* DIRECTIONS: Transcribe every record verbatim; no pictures.

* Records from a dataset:
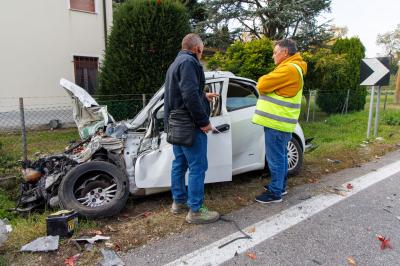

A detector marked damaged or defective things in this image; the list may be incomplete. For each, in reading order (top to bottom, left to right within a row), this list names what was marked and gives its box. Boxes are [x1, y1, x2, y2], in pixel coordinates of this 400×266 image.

crushed car hood [60, 78, 115, 139]
detached wheel [57, 160, 129, 218]
wrecked white car [17, 71, 308, 217]
broken car part on ground [17, 72, 308, 218]
damaged car door [135, 78, 234, 188]
detached wheel [288, 137, 304, 177]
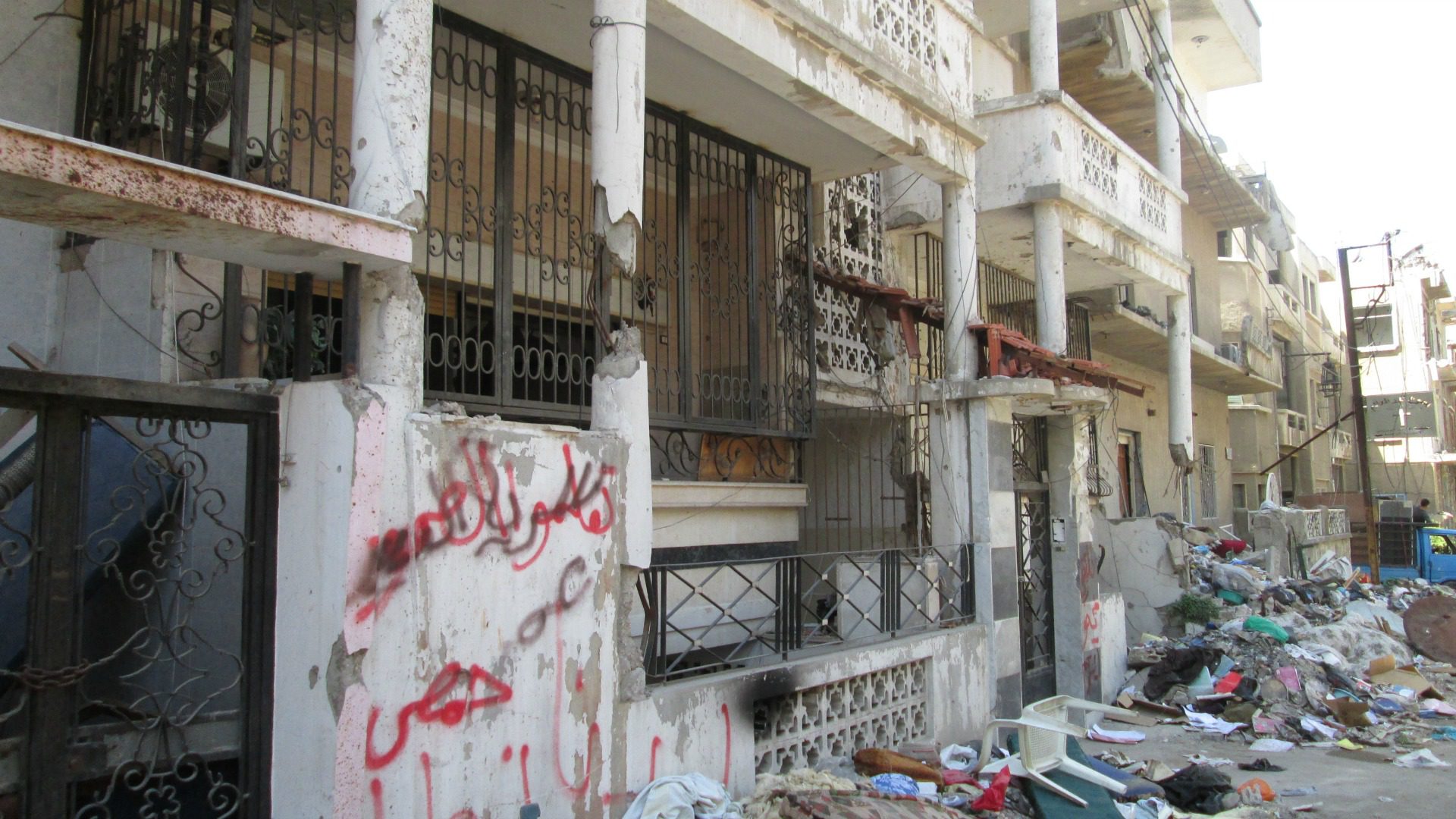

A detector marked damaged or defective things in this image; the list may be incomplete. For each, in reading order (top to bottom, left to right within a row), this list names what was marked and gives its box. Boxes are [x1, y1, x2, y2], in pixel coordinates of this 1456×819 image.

rusted metal awning [0, 118, 413, 277]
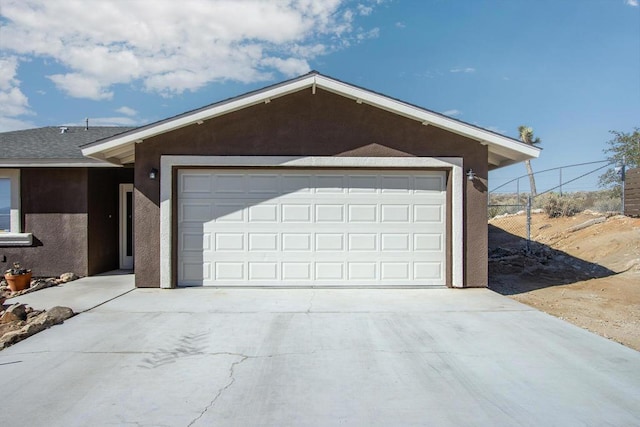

* YOUR RESPONSE:
A detector marked damaged or defective things in this image; the list may be incomplete. For each, in reading order (top to bottom, left to right within a row), this list names what was marked and gives its box. Boxes are [x1, y1, x2, y2], in pixel coordinates of this 400×266 image.

crushed car hood [60, 78, 115, 139]
detached wheel [57, 160, 129, 218]
wrecked white car [17, 71, 308, 217]
broken car part on ground [17, 72, 308, 218]
damaged car door [135, 78, 234, 188]
detached wheel [288, 137, 304, 177]

A detector marked damaged or defective things in this image; the list may be incomplete. For each, in reading order (top to bottom, left to right within a row), this list names what was marked and gives its box. Boxes are [x1, y1, x2, y2], in pixel coordinates of this 1456×819 image.

rusted metal awning [0, 118, 413, 277]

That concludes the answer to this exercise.